There are many different methods for drawing samples from data, and the ideal one depends on the data set and situation. Sampling can be based on probability , an approach that uses random numbers that correspond to points in the data set . This approach ensures that there is no correlation between points that are chosen for the sample. Further variations in probability sampling include simple, stratified and systematic random sampling and multi-stage cluster sampling. Once generated, a sample can be used for predictive analytics . For example, a retail business might use data sampling to uncover patterns about customer behavior and predictive modeling to create more effective sales strategies.
Random sampling involves choosing respondents from the target population at random, to minimize bias in a representative sample. While this method is more expensive and requires more upfront information, the information yielded is typically of higher quality. Purposive sampling is more widely used, and occurs when the managers target individuals matching certain criteria for information extraction. Ideal interview candidates receive profiles. Although this leads to the potential of bias in the representative sample, the information is easier to collect, and the sampler has more control when creating the representative sample.

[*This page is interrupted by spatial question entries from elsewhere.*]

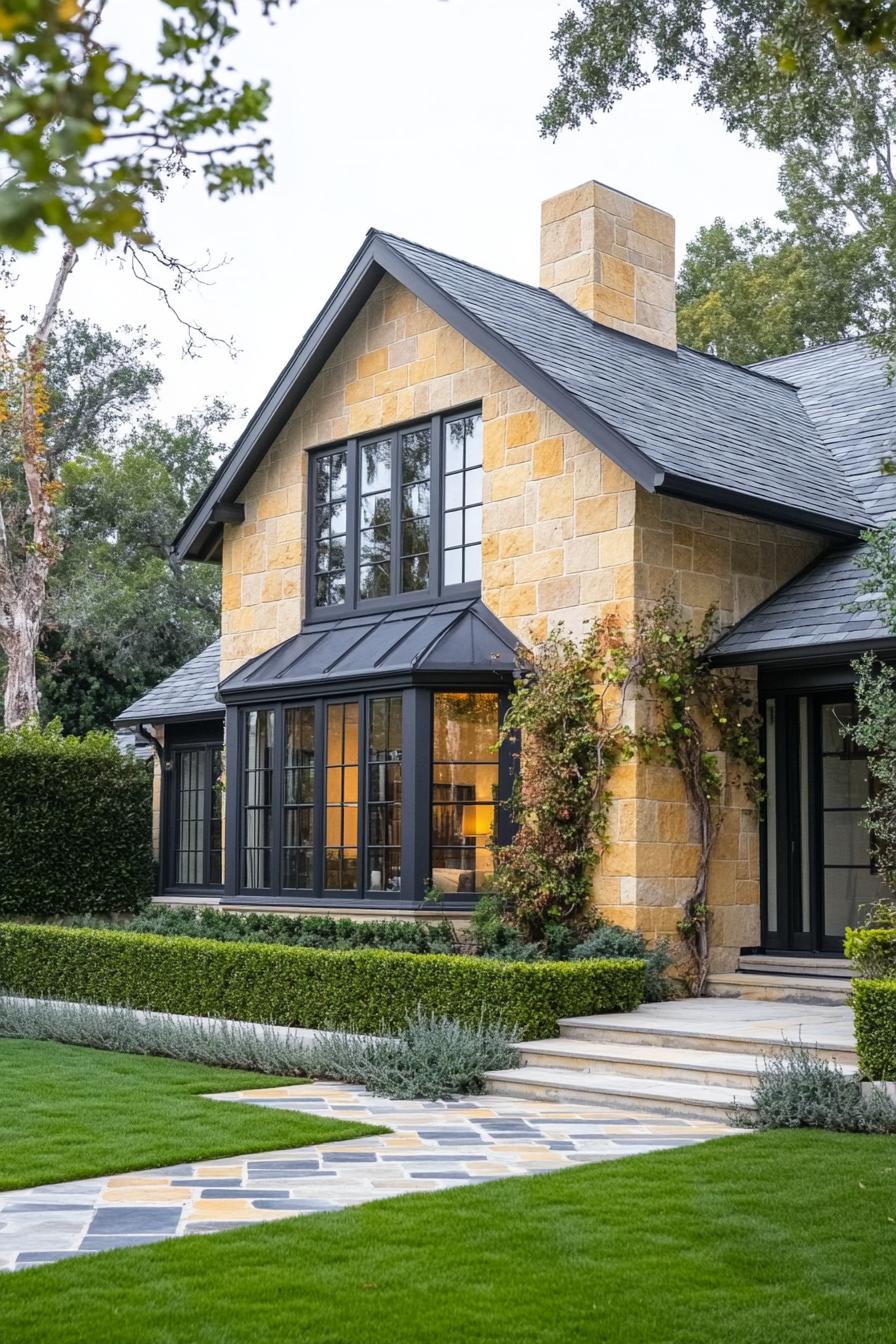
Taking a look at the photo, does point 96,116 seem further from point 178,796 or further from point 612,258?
point 178,796

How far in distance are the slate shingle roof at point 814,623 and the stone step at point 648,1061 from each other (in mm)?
3509

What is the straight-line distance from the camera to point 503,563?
1346cm

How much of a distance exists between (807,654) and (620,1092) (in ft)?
13.9

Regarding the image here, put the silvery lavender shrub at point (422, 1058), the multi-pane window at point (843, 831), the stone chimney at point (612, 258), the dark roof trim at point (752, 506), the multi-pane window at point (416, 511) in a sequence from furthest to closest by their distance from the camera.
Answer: the stone chimney at point (612, 258)
the multi-pane window at point (416, 511)
the multi-pane window at point (843, 831)
the dark roof trim at point (752, 506)
the silvery lavender shrub at point (422, 1058)

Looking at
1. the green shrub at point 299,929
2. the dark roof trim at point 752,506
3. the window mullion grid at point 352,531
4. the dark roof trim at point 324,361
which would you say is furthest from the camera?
the window mullion grid at point 352,531

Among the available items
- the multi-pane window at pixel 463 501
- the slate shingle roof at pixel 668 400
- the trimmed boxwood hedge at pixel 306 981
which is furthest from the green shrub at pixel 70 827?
the slate shingle roof at pixel 668 400

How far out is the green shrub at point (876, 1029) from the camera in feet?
28.2

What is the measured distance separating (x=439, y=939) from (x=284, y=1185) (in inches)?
222

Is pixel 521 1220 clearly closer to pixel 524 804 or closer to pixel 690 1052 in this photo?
pixel 690 1052

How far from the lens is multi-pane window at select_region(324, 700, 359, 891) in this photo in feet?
44.8

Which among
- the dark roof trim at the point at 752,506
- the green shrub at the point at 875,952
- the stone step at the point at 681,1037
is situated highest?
the dark roof trim at the point at 752,506

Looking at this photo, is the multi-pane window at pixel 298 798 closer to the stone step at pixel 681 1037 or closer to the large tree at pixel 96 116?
the stone step at pixel 681 1037

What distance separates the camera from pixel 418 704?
13.0 meters

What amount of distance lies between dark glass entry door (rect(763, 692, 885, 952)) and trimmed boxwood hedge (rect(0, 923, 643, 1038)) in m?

Choice-based sampling is one of the stratified sampling strategies. In choice-based sampling,  the data are stratified on the target and a sample is taken from each stratum so that the rare target class will be more represented in the sample. The model is then built on this biased sample . The effects of the input variables on the target are often estimated with more precision with the choice-based sample even when a smaller overall sample size is taken, compared to a random sample. The results usually must be adjusted to correct for the oversampling.